The invention belongs to the field of computer vision technology and relates to a deep learning method for fully automatic natural image matting.
How to seamlessly combine a foreground object with another image to create a new image, the most critical technology is image matting. With the development of society and the continuous progress of technology, the number of images around us is exponential growth has also been accompanied by numerous image processing technologies. From the initial image classification to target detection, to image segmentation, etc., behind them all hide the needs of people to liberate their hands and reduce labor, and these needs are solved through different image processing technologies to facilitate our lives.
Image matting is a more important task in computer vision. It is based on image segmentation, but it extends the image segmentation deeply. Image segmentation aims to segment different regions or regions of interest in the image. It is essentially a non-zero or one binary classification problem. It does not require too much detail on the edge of the segment, while the image matting not only divides the foreground area, it also requires a higher degree of fineness of the segmented objects, such as human hair, animal feather, dense meshes and translucent objects, etc. This high-precision segmentation result is of great significance for image synthesis. It can be used in applications such as daily portrait change backgrounds, as well as in the field of virtual background production in the movie industry and fine parts production in the industrial world.
Image matting and image synthesis are essentially reversible processes, and the mathematical model can be expressed by the following formula:
Iz=αFz+(1−α)Bz, α∈[0,1] (1)
Where the z=(x, y) denotes the position of pixel in the image I, F and B refer to the foreground and background values at pixel z, respectively, α represents the degree of opacity of the pixel, and its value is between 0 and 1, which is essentially a regression problem. The formula gives an intuitive explanation for image synthesis, that is, an image is composed of many pixels, and each pixel is composed of different weighted sums of the foreground and background, and α is the weighting factor. When α=1, it means completely opaque, that is, this pixel is only composed of the foreground. When α=0, it means that it is completely transparent, that is, this pixel is only composed of the background. When α∈[0,1], it means that the pixel is a weighted sum of the foreground and background. The area where this pixel is located is also called the unknown area or the transition area.
Looking back at Formula 1, it can be seen that image matting is an under-constrained problem. For an RGB color image, there are 7 unknowns but only 3 knowns. Therefore, some existing methods solve this ill-posed problem by adding some additional auxiliary information (such as Trimap, Scribble strokes). In these auxiliary information, the alpha value of some regions is usually manually specified. Of course, with the development of science and technology, research on image matting technology and related fields has also continuously made new breakthroughs. There are many types of algorithms in the field of image matting, which can be roughly divided into the following three types.
(1) Sampling-Based Methods
The sampling-based method is mainly to sample the known foreground and background areas to find the candidate colors of the foreground and background of a given pixel, and then use different evaluation indicators to determine the optimal weighted combination of foreground and background pixels. Different sampling methods also have different effects on the weighted combination of pixels, including sampling pairs of pixels along the boundary of the unknown area, sampling based on ray projection, sampling based on color clustering, etc. The evaluation index here is used to make decisions among the sampling candidates. It mainly includes methods such as the reconstruction error of Formula 1, the distance from pixels in the unknown area, and the similarity measurement of foreground/background sampling.

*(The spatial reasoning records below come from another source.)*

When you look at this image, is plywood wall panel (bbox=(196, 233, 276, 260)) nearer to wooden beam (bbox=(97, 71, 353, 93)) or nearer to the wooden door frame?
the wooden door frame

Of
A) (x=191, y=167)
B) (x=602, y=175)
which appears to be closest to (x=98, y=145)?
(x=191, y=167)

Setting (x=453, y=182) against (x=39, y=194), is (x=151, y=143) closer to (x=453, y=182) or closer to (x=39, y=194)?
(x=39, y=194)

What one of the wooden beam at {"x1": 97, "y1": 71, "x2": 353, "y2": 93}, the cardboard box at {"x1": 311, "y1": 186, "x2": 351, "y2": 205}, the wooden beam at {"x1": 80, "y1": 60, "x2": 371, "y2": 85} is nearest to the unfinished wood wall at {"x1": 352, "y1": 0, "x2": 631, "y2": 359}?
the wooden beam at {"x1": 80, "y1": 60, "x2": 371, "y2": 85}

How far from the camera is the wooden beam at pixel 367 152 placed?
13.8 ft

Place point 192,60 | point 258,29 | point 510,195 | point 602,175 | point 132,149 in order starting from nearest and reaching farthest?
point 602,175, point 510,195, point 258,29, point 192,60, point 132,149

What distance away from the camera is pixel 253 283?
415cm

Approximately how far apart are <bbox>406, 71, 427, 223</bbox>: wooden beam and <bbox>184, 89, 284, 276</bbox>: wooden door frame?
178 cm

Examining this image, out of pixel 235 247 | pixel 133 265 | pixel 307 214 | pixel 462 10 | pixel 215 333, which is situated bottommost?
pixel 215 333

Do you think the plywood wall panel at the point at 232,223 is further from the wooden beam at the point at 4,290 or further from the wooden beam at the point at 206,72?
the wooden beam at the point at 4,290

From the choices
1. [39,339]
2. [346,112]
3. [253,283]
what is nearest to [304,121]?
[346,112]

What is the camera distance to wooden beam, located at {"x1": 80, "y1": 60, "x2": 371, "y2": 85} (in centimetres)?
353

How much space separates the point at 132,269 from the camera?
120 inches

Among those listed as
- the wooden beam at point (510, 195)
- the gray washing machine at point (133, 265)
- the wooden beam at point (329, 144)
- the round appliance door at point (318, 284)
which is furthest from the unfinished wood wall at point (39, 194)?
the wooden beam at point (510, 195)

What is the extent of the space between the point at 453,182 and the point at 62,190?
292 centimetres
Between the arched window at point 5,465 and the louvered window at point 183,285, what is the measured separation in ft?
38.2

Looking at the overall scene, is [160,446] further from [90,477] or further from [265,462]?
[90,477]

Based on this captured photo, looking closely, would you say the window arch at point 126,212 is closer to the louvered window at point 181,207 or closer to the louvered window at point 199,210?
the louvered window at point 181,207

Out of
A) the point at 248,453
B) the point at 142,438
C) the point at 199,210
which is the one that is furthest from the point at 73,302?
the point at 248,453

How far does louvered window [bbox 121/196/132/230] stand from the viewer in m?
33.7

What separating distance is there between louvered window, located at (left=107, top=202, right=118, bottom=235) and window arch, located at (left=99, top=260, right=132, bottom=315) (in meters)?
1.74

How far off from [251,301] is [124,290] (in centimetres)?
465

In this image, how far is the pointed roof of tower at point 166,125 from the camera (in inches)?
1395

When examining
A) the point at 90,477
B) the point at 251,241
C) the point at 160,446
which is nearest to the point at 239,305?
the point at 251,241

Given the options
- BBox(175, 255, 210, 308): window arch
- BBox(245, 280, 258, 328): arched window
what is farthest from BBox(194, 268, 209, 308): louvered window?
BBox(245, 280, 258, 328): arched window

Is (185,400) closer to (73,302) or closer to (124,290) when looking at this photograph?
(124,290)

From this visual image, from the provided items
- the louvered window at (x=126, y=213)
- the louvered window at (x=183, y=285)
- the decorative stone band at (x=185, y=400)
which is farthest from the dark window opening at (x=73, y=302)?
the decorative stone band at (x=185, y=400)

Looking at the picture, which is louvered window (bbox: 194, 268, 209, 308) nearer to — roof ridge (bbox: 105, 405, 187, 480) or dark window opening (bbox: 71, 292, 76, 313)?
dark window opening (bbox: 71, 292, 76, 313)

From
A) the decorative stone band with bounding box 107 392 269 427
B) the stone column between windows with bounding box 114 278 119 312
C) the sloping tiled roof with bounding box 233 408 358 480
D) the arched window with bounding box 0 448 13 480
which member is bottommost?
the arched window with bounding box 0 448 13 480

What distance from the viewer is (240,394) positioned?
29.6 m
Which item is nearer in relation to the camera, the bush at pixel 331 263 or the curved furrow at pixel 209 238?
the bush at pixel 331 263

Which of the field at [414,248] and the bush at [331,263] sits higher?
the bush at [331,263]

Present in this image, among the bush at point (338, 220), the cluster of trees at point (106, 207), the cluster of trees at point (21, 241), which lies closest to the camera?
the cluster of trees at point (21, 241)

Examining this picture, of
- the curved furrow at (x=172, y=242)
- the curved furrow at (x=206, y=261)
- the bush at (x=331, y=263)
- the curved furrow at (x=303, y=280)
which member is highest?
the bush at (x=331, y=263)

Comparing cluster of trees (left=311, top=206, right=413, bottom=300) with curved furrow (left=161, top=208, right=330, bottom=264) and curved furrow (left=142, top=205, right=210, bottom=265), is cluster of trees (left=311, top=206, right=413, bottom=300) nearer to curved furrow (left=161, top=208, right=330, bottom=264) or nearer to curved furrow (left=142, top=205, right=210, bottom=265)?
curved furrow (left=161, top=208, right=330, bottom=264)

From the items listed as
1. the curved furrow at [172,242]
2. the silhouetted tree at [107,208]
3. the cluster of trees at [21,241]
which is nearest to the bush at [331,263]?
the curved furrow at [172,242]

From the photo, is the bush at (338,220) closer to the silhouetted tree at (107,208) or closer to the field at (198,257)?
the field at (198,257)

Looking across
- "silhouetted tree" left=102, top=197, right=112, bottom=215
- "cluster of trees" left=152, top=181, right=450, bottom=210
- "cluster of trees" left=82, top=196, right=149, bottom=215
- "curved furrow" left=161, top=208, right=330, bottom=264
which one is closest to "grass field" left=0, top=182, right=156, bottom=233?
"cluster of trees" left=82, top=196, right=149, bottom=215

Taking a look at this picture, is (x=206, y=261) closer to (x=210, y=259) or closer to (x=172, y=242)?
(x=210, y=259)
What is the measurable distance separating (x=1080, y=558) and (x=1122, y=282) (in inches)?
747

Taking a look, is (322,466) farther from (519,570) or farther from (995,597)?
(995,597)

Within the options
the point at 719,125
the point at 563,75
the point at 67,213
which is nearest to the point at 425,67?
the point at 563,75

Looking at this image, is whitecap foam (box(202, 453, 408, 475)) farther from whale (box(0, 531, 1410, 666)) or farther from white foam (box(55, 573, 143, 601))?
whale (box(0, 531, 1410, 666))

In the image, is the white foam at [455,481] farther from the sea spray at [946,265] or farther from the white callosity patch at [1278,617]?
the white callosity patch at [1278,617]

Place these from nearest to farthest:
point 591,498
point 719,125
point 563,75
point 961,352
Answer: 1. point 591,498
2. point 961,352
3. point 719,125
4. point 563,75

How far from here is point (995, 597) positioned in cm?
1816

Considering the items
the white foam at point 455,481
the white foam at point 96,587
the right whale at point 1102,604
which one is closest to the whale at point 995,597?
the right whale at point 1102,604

(2) Propagation-Based Methods
In the propagation method, α in formula 1 is allowed to propagate the value of pixels of known α to pixels of unknown α through different propagation algorithms. The most mainstream of the propagation algorithm is to make a local smooth assumption on the foreground/background, and then find the globally optimal alpha matte by solving the linear sparse equations. Other methods include random walk and non-localized propagation.
(3) Deep-Learning Based Methods
With the rapid development of deep learning, more and more methods based on deep learning in the visual field such as image classification and semantic segmentation have surpassed the traditional image processing technology, and the application of deep learning technology in the field of image matting makes the final image synthesis. The quality of the image has been greatly improved. The laboratory of Professor Jia Jiaya of the Chinese University of Hong Kong has proposed a deep automatic portrait matting, which not only considers the semantic prediction of images, but also considers the optimization of pixel-level alpha mattes. During implementation, the input image is first segmented into foreground, background and unknown regions through semantic segmentation, and then a novel mask layer is proposed to enable feedforward and feedback operations for the entire network. This end-to-end deep learning method makes the method does not require any user interaction, while ensuring accuracy while greatly reducing manual labor. Recently, the laboratory of Professor Xu Weiwei from Zhejiang University proposed a Late-fusion method. From the perspective of classification, the problem of image matting is divided into coarse classification of foreground and background and edge optimization. In the implementation, first perform two classification tasks on an image, and then use multiple convolutional layers to perform a fusion operation. The difference between it and deep portrait segmentation is that deep portrait segmentation uses the traditional propagation method to perform the bridge training process, while Late-fusion uses a full convolution method to train in stages.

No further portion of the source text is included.